Output the entries below without any changes, from the line containing "photo (in feet)?" through the end of the entries, including both.

A block of data
- - -

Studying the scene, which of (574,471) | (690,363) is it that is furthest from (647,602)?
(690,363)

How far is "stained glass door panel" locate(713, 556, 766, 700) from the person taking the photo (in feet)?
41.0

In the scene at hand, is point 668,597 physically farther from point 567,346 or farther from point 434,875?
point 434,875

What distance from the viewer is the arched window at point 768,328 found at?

- - -

Response>
How far is "stained glass door panel" locate(713, 556, 766, 700) from the person taking the photo (in feet)?
41.0

In the scene at hand, is point 668,597 physically farther from point 567,346 or farther from point 434,875?
point 434,875

What distance from the viewer is the arched window at point 768,328 found at?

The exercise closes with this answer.